*DOCUMENT TEXT*.
After some early morning cleaning and organization, there was a rare lull in the action for us councilors.  It was the perfect time for our personal practice.  This was the least I’ve ever slept at a music festival but the most energy I’ve ever experienced at a gathering.  I felt chi channeling through me, and it was the result of both the joy of being in service and the benefits of the meditative environment of the sanctuary.

Bodhi Tree art crew. Van piece painted at festival. Photo: Clayton Gaar

Sometimes in life your neighbors can be a drag.  Not this time!  We were blessed to share our space in the main stage field with the Orlando-based Bodhi Tree crew, who were creating super fresh graffiti artworks all weekend and blowing glass on sight in their mobile studio.  Bodhi Tree has it going on, artistically and spiritually, and we look forward to future neighborly interactions and collaborations.  If you’re in Orlando, I suggest stopping by their boutique to give them some love and buy some glass and graffiti art supplies.

Sarah Tracy working on her newest piece.

Sarah Cat Tracy doing what she does best. Meow! Check out her art page here to see her other works.

*JOBS*.
(a) Copy out every line of the entries below that contains the string "cell", matching its capitalization exactly.
(b) Go on with the account of volunteering at the music festival, starting right after its final sentence.

*EXTRACTED ENTRIES*.
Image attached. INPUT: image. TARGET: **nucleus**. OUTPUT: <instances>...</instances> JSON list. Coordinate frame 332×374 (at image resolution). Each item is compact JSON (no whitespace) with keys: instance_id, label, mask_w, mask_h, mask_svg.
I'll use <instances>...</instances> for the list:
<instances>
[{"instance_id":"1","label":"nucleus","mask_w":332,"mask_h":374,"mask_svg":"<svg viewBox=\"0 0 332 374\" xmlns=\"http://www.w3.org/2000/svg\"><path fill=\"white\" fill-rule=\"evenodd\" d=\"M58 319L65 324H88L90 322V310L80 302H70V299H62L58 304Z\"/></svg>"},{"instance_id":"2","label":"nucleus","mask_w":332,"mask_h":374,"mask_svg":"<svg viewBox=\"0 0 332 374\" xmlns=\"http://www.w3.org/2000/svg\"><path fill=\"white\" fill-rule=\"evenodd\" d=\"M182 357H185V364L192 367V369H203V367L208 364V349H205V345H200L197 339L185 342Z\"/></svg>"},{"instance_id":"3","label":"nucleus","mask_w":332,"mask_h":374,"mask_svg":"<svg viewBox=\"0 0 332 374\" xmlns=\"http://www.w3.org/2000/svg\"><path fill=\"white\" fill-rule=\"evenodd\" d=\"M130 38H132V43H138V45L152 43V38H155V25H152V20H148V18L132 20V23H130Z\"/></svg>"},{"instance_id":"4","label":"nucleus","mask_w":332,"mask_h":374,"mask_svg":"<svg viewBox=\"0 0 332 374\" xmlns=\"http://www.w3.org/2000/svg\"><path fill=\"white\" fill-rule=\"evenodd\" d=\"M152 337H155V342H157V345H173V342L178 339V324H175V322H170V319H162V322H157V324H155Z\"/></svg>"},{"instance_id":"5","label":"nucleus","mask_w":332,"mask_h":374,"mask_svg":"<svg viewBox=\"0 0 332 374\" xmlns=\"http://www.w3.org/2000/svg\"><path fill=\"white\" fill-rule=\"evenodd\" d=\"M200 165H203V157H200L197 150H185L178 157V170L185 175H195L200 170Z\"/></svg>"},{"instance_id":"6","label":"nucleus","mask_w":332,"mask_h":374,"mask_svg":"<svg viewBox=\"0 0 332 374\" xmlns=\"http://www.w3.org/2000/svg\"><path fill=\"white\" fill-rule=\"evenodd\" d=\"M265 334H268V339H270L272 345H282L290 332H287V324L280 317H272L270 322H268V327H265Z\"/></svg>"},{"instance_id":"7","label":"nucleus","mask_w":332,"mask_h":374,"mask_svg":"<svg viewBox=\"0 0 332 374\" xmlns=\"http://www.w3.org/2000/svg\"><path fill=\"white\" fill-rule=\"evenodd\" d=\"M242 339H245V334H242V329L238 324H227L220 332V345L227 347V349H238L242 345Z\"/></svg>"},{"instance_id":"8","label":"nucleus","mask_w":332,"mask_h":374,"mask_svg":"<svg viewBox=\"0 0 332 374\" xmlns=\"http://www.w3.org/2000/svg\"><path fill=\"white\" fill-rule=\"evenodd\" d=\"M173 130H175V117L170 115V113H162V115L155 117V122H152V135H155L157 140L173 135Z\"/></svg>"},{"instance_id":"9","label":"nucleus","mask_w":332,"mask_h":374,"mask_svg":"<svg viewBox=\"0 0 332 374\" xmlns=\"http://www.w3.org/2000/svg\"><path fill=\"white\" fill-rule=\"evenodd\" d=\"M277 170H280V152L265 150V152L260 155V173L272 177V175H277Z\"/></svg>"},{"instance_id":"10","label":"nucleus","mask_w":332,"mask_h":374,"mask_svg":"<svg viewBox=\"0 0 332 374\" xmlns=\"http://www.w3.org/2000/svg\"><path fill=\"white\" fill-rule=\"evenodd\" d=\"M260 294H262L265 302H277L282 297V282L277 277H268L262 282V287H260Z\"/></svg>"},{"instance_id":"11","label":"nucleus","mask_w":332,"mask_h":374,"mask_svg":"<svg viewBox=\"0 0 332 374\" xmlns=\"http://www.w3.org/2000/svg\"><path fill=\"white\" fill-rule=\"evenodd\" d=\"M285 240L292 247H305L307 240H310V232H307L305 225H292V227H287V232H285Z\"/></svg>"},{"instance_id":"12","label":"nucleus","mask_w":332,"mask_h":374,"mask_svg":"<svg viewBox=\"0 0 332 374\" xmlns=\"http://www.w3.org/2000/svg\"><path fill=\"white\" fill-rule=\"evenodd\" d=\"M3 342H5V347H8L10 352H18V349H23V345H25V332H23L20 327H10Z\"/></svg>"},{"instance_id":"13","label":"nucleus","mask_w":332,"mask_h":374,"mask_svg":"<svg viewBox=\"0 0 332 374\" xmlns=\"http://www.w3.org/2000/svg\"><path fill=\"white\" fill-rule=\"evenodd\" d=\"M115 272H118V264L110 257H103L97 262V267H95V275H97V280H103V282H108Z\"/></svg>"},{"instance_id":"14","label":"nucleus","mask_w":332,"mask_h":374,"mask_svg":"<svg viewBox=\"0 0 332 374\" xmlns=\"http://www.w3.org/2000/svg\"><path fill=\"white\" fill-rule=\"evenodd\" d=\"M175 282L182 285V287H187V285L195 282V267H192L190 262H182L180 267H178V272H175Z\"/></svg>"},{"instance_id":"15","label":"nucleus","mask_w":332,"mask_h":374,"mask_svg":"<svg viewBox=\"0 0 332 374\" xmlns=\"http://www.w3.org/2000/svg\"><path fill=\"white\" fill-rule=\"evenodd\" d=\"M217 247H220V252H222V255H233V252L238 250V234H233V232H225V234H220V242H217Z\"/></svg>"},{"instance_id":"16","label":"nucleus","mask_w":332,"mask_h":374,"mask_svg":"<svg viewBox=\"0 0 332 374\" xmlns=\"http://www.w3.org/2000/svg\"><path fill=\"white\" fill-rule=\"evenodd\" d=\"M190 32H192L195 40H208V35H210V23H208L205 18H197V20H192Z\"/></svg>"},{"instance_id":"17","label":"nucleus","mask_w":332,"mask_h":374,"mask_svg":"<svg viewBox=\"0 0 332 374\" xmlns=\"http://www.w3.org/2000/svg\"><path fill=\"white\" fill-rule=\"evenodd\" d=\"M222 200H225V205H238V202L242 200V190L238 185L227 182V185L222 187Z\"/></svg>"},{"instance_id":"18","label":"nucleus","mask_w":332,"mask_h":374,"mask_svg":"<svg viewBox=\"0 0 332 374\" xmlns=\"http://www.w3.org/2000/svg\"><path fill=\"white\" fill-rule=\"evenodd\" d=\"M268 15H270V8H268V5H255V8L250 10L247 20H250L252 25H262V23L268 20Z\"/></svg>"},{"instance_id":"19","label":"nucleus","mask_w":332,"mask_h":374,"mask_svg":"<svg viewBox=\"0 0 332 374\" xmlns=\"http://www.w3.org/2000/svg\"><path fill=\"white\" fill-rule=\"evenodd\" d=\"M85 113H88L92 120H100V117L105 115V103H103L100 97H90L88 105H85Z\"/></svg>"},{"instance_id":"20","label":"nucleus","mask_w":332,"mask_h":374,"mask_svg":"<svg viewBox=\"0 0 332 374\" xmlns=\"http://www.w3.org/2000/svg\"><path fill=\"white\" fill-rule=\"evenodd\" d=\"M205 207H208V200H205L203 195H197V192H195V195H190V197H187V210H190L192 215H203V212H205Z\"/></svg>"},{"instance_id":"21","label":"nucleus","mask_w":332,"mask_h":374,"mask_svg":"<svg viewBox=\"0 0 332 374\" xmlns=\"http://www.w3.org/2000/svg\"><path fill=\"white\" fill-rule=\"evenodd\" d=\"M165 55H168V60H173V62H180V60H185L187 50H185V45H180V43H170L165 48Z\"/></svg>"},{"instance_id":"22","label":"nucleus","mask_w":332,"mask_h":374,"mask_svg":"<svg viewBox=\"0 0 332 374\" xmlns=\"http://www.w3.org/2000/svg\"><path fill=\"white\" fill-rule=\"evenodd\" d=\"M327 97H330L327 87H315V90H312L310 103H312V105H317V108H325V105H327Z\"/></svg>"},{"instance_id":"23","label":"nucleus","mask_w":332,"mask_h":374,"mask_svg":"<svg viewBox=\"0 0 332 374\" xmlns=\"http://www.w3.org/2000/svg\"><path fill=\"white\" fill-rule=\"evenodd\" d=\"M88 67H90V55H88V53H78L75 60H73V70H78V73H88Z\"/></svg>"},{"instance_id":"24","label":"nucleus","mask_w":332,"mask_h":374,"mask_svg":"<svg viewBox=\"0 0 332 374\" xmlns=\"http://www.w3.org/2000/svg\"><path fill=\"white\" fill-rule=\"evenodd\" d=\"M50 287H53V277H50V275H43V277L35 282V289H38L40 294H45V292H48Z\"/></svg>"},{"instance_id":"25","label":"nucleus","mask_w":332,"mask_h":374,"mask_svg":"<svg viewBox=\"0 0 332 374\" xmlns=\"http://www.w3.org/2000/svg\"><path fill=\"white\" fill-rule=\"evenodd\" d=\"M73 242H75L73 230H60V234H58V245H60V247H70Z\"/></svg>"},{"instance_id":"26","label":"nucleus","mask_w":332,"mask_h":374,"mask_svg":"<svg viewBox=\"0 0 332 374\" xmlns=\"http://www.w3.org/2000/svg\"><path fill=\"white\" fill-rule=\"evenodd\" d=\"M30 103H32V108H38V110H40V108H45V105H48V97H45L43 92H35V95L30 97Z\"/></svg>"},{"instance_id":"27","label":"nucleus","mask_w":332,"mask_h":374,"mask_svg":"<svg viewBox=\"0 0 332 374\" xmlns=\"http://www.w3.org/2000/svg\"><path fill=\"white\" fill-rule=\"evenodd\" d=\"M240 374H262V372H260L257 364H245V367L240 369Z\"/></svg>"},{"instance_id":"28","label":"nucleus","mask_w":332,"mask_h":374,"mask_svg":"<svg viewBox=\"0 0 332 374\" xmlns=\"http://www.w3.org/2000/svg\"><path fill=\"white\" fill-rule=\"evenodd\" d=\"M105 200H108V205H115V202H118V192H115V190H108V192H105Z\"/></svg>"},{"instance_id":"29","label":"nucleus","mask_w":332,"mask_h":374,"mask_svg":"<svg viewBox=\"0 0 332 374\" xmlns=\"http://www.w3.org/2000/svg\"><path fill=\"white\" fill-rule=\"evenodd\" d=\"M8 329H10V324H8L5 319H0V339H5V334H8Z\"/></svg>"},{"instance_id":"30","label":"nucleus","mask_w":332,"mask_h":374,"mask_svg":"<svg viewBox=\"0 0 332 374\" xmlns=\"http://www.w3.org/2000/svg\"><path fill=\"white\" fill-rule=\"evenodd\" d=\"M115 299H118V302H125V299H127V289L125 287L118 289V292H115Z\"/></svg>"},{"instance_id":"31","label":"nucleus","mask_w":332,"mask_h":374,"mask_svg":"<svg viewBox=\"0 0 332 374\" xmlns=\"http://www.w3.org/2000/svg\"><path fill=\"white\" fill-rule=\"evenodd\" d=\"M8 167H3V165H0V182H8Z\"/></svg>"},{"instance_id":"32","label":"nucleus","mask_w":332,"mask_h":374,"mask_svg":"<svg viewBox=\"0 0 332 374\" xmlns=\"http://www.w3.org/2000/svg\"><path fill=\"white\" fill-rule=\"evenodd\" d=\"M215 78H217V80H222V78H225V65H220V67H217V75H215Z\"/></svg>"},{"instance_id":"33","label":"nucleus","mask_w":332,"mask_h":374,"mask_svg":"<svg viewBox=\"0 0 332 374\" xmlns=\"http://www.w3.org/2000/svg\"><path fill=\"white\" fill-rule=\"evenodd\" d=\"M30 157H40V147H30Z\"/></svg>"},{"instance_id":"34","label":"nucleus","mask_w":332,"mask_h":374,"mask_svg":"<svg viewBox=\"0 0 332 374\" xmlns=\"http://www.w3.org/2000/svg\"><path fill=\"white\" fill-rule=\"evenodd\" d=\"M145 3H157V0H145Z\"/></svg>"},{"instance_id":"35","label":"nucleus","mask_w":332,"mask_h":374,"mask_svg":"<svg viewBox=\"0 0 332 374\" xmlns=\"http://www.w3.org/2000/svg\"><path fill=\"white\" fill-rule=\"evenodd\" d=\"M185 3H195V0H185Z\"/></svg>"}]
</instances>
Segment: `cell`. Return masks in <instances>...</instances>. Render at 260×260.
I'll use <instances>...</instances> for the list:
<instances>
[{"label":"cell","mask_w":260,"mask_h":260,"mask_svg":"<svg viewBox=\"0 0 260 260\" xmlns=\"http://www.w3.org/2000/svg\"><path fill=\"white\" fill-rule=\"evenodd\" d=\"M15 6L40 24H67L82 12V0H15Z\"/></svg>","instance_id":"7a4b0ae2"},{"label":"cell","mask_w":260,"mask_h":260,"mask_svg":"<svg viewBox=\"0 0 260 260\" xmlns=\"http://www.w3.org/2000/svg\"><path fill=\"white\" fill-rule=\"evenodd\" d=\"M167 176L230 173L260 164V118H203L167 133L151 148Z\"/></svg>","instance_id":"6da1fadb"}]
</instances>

*FINAL ANSWERS*.
(a)
Segment: `cell`. Return masks in <instances>...</instances>. Render at 260×260.
[{"label":"cell","mask_w":260,"mask_h":260,"mask_svg":"<svg viewBox=\"0 0 260 260\" xmlns=\"http://www.w3.org/2000/svg\"><path fill=\"white\" fill-rule=\"evenodd\" d=\"M15 6L40 24H67L82 12V0H15Z\"/></svg>","instance_id":"7a4b0ae2"},{"label":"cell","mask_w":260,"mask_h":260,"mask_svg":"<svg viewBox=\"0 0 260 260\" xmlns=\"http://www.w3.org/2000/svg\"><path fill=\"white\" fill-rule=\"evenodd\" d=\"M167 176L230 173L260 164V118H203L167 133L151 148Z\"/></svg>","instance_id":"6da1fadb"}]

(b)
Anthony from Papadosio. Photo:

Music-wise, Papadosio stole the entire weekend for me with both of their banger sets Saturday and Sunday night.  These guys are just what our music scene needs.  They bring a fresh, bright, love energy to the scene and their music is uplifting and downright dirty at the same time. In addition to the tunes, Jason Takahashi brought the sacred fractal hot sauce visuals during Dosio’s sets as well! Integration. Yes we are integrating.

Tim Coffey, dear friend and AURA Art Director. The man with the plan. Photo: Clayton Gaar

Dear friend and the man with the plan, Tim Coffey. We love you Timmy!

Tim Coffey brought in a great group of live painters for the weekend. Photo: Clayton Gaar

This is what I love to see, live art everywhere! People creating in full force.  Tim brought in a lot of great talent in the live artist line-up.

This fact was evident when one walked into the art tent, which housed all the works of the live artists.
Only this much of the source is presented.